薬学部で学び、薬剤師になるためには当然ながらお金が必要です。特に私立大学の薬学部で6年間学ぶとなると、その費用は非常に高額になります。このときの学費を奨学金でまかなうとなると、合計で1000万円を超えることはよくあります。

 

奨学金には、返済義務のない「給付型」と返済しなければいけない「貸与型」の2つがあります。多くは貸与型なので、お金を返さなければいけません。

 

さらに、そこから実習代や薬剤師国家試験の予備校代など他にもお金がかかってきます。

 

そうして無事に薬剤師になって就職し、働いたとしても毎月の奨学金の返済が苦しくて生活が厳しくなることがよくあります。別にブランド物が欲しいなどのぜいたくを考えなくても、なぜかお金がないのです。

 

そうしたとき、奨学金返済を支援してくれたり、高年収を得られる職場で働いたりして、素早く奨学金を返済できる会社へ就職・転職することを考えなければいけません。

 

そこで、どのようにして薬剤師がそのような会社を探せばいいのかについて確認していきます。また、いま薬学生で将来多額の奨学金返済があることに悩んでいるのであれば、早めに対策を打つことができます。

 

奨学金の返済シミュレーションを行う

 

まず、奨学金返済が1000万円残っていると仮定しましょう。そこから、毎月5万円を返していくとなると、1年間で60万円を返済することになります。そうなると、1000万円を返すためには16年7ヵ月ほど返済が続きます。

 

薬剤師は最短でも24歳で社会に出ることになるため、奨学金1000万円を返済するとなると、40歳になってしまいます。この間には結婚があって家庭をもったり、遊びのために旅行へ行ったりとお金が必要な場面が出てきます。そうしたとき、お金がなければ何もできなくなってしまいます。

 

それでは、実際のところ新卒薬剤師が働きながら奨学金を返済するとなると、どのような生活になるのでしょうか。

 

調剤薬局やドラッグストアなど、初任給が月30万円と高めに見積もって計算してみましょう。この場合、手取り額は月25万円ほどです。奨学金の返済があるため、ここから5万円を引いて残るのは20万円です。

 

ここから、毎月の家賃や食費、交際費、携帯代などを捻出していかなければいけません。一般的に一人暮らしをしたときの支出は社会人で月15万円ほどです。少し贅沢すればすぐに支出が増えるため、ほぼお金がたまらない状態になってしまいます。

 

なお、薬剤師の初任給は一般的に以下のようになっています。

 

職種

初任給

調剤薬局

24〜30万円

病院

20〜24万円

ドラッグストア

28〜30万円

一般企業(製薬会社など)

22〜26万円

 

このように見ると、月30万円でのシミュレーションは非常に良い条件であり、例えば多くの薬学生が目指す病院に就職するとなると、さらに状況が悪くなります。特に大病院になるほど年収は少なくなり、月20万円の給料であると生活すらできなくなります。

 

奨学金の返済を支援してくれる薬局・病院を狙う

 

そこで、いまの職場で働くことに将来の不安を感じる場合、奨学金の返済を支援してくれる薬局や病院を狙うようにしましょう。基本は給料が高めの調剤薬局などを考え、どうしても病院で経験を積みたい場合のみ病院を目指すといいです。

 

薬局や病院によっては、奨学金の返済サポートを行っていることがあります。

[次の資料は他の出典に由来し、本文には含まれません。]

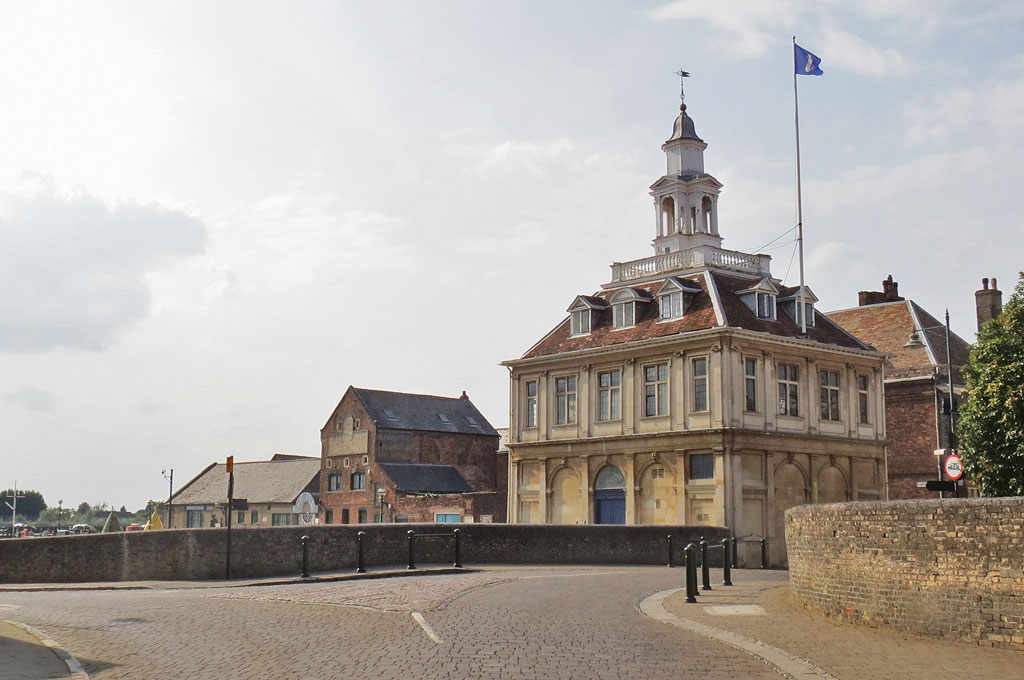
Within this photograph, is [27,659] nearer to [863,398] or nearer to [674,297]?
[674,297]

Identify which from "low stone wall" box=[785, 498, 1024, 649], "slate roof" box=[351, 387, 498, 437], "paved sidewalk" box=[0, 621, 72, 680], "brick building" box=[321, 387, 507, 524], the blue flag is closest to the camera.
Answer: "paved sidewalk" box=[0, 621, 72, 680]

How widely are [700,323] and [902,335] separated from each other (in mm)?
15671

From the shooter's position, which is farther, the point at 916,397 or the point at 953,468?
the point at 916,397

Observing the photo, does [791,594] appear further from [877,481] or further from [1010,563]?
[877,481]

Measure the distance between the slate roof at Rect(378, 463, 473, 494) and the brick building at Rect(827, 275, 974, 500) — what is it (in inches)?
969

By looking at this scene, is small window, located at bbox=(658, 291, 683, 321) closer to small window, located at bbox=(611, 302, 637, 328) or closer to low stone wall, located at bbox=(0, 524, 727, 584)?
small window, located at bbox=(611, 302, 637, 328)

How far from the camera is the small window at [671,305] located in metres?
40.8

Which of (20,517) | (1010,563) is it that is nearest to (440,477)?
(1010,563)

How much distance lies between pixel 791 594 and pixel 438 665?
8670 mm

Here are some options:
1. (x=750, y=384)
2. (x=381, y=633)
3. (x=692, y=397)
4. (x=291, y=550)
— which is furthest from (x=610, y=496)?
(x=381, y=633)

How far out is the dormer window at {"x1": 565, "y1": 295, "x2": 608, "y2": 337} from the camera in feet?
145

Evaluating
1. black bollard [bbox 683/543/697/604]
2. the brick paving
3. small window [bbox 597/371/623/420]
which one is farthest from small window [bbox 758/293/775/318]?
black bollard [bbox 683/543/697/604]

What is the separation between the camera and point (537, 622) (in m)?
16.0

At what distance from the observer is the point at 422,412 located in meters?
67.1
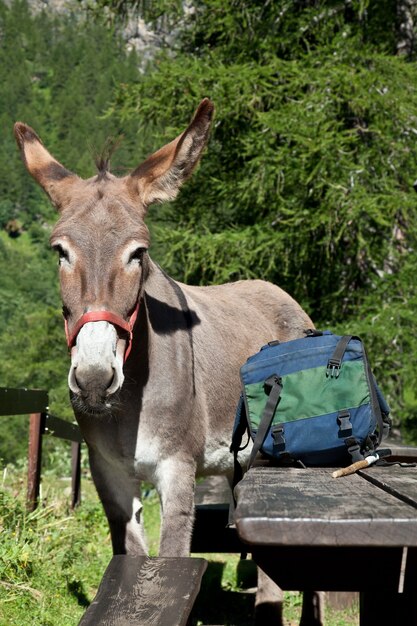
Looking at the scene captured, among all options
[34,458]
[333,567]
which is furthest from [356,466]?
[34,458]

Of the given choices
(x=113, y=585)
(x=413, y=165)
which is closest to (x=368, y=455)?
(x=113, y=585)

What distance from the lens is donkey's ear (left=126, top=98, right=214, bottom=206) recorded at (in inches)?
142

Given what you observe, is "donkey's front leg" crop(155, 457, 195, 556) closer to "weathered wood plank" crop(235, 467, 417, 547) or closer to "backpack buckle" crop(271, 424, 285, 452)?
"backpack buckle" crop(271, 424, 285, 452)

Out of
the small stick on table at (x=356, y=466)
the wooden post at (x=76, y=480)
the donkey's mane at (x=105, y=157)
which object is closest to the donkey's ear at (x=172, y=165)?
the donkey's mane at (x=105, y=157)

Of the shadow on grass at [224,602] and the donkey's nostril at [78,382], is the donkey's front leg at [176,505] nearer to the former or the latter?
the donkey's nostril at [78,382]

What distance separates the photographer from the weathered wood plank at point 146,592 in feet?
6.41

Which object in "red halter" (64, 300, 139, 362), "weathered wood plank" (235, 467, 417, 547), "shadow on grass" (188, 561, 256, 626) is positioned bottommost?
"shadow on grass" (188, 561, 256, 626)

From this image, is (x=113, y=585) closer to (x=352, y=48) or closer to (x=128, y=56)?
(x=352, y=48)

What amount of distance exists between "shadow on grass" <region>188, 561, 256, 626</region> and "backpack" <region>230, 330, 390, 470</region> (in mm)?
2416

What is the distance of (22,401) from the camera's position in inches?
212

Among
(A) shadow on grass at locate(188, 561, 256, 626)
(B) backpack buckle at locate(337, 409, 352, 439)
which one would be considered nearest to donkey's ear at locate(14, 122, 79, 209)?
(B) backpack buckle at locate(337, 409, 352, 439)

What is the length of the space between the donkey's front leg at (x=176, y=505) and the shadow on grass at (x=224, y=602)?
55.8 inches

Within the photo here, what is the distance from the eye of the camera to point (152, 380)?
151 inches

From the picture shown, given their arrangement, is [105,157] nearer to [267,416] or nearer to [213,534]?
[267,416]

会社ごとに異なりますが、300〜600万円などを上限に奨学金の支援をしてくれるのです。

 

さらに、このときの支援金は「その薬局・病院で3〜5年ほど働けば返済しなくてもいい」ことになっているケースがほとんどです。会社の規定によって奨学金の支援額や働かなければいけない期間などは異なるため、これについては確認しなければいけません。中には1000万円を支援してくれる薬局もあります。

 

いずれにしても、こうしたサポート制度があることを知っておくと非常に効果的です。

 

これら奨学金の支援制度は「薬学生のときから奨学金のサポートをしてもらう」ことが一般的です。ただ、既に薬剤師として働いている新人薬剤師であっても、こうした薬局や病院と交渉することで奨学金のサポートをしてくれることが多いです。

 

薬学生を支援したとしても、国家試験に合格しなければ意味がありません。一方、既に国試に合格している人であれば、確実に薬剤師として働いてくれることが分かっているからです。

 

さらにいえば、薬学生のように将来的に働いてくれるのではなく、既に薬剤師資格をもった状態での転職であればいますぐ活躍してくれるので非常に価値が高いです。

 

そのため、「薬学生を対象にした制度」とは考えず、こうした奨学金支援制度を設けている薬局や病院へアプローチするといいです。ちなみに、奨学金サポート制度は給料とは別なので安心して問題ありません。

 

現在、薬学生の場合は早めの対処が必要

 

また、薬剤師国家試験にはまだ合格していないものの、将来は薬剤師として活躍したい意欲があって奨学金返済に悩んでいる場合、いまから奨学金返済のサポートをしてくれる薬局や病院の求人を探すといいです。

 

そうすれば、就職先が既に決まることになるので国試の勉強に専念できます。また、奨学金返済のサポートが学生のときから始まるので早めに負担を軽減することができます。

 

・奨学金の返済期間を短くしたい
・金利付の奨学金だけでも早めに減らしたい
・一気にまとめて奨学金を返済したい

 

上記のように考えている人の場合、薬学生であっても薬剤師として働いている人であっても、奨学金の返済サポートに積極的な薬局や病院を探すといいです。

 

病院であっても、奨学金返済サポートを受けられる

 

それでは、実際にどのようなサポートを受けることができるのでしょうか。薬局では奨学金の返済支援を受けられるケースは多いですが、前述の通り病院であってもサポート制度を整えていることがあります。

 

これは、中規模病院や大病院であっても同様です。

 

例えば、以下は200床以上の病院の求人ですが、薬剤師として病院で働くことで毎月5万円を6年間(月5万円×12ヵ月×6年間=最大360万円)まで給料とは別に支給してくれるという制度です。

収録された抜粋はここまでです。